(Texte)
Où sont passés les oignons ? : SOS : marmit kréol i rode partou zoignon pou fé kari
Zoignon par-ci, zoignon par-là… Depuis plusieurs jours, La Réunion n’a plus que ce mot-là à la bouche. Tous se posent cette question : où sont passés mes oignons ? Komen mi fé mon kari ? Au marché, en grande surface, dans la rue, sur les ondes… l’oignon est le sujet de la semaine (avec Didier Robert). La Réunion va-t-elle donc devoir bientôt se passer de cet ingrédient imparable pour de bons petits plats ? Les Réunionnais devront-ils faire un rougail saucisse avec zoignons blancs ? C’est à craindre… car ce n’est pas de suite que La Réunion verra ses étals remplis et surtout à des prix corrects (Photo : rb/www.imazpress.com)
À Sainte-Marie Beauséjour, rien… en tout cas ce lundi lors du passage de la journaliste d'Imaz Press. Pas un oignon sur les étals de ce primeur.
"On n'a pas beaucoup d'oignons et ça fait plusieurs semaines que ça dure", indique Monsieur Técher, gérant du Potager péi.
Selon ses dires, la cause principale, "c'est que les bateaux n'arrivent pas". "Le fournisseur nous a expliqué que les bateaux se faisant attaquer en mer Rouge, ils doivent faire un détour, du coup cela prend plus de temps." De plus, "certains pays comme l'Inde préfèrent ne pas en envoyer."

(Données d'entrée)
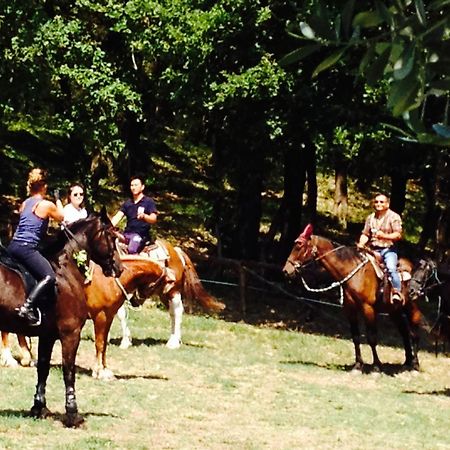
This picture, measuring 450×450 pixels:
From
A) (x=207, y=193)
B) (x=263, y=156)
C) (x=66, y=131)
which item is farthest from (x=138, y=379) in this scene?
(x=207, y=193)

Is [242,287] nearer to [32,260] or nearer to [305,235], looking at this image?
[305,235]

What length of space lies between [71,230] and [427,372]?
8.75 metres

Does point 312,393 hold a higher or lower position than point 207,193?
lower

--

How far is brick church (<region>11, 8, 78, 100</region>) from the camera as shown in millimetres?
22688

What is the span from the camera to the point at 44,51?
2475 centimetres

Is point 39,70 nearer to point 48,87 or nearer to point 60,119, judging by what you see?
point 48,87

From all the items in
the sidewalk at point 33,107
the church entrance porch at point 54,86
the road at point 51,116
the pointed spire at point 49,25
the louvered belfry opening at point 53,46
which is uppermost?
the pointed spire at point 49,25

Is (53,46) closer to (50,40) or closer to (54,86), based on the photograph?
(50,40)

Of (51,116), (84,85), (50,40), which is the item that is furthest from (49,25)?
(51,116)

(Consignes)
(1) Extrayez dans son intégralité l'article sur le manque d'oignons à La Réunion, sans y changer un seul caractère.
(2) Dans les entrées, mettez sous forme de liste JSON de chaînes les lignes allant de celle qui contient "This picture, measuring" jusqu'à celle qui contient "8.75 metres", ces deux lignes comprises. Prévoyez une chaîne par ligne et omettez les lignes vides.

(Corrigé)
(1)
Où sont passés les oignons ? : SOS : marmit kréol i rode partou zoignon pou fé kari
Zoignon par-ci, zoignon par-là… Depuis plusieurs jours, La Réunion n’a plus que ce mot-là à la bouche. Tous se posent cette question : où sont passés mes oignons ? Komen mi fé mon kari ? Au marché, en grande surface, dans la rue, sur les ondes… l’oignon est le sujet de la semaine (avec Didier Robert). La Réunion va-t-elle donc devoir bientôt se passer de cet ingrédient imparable pour de bons petits plats ? Les Réunionnais devront-ils faire un rougail saucisse avec zoignons blancs ? C’est à craindre… car ce n’est pas de suite que La Réunion verra ses étals remplis et surtout à des prix corrects (Photo : rb/www.imazpress.com)
À Sainte-Marie Beauséjour, rien… en tout cas ce lundi lors du passage de la journaliste d'Imaz Press. Pas un oignon sur les étals de ce primeur.
"On n'a pas beaucoup d'oignons et ça fait plusieurs semaines que ça dure", indique Monsieur Técher, gérant du Potager péi.
Selon ses dires, la cause principale, "c'est que les bateaux n'arrivent pas". "Le fournisseur nous a expliqué que les bateaux se faisant attaquer en mer Rouge, ils doivent faire un détour, du coup cela prend plus de temps." De plus, "certains pays comme l'Inde préfèrent ne pas en envoyer."

(2)
[
  "This picture, measuring 450×450 pixels:",
  "From",
  "A) (x=207, y=193)",
  "B) (x=263, y=156)",
  "C) (x=66, y=131)",
  "which item is farthest from (x=138, y=379) in this scene?",
  "(x=207, y=193)",
  "Is [242,287] nearer to [32,260] or nearer to [305,235], looking at this image?",
  "[305,235]",
  "What length of space lies between [71,230] and [427,372]?",
  "8.75 metres"
]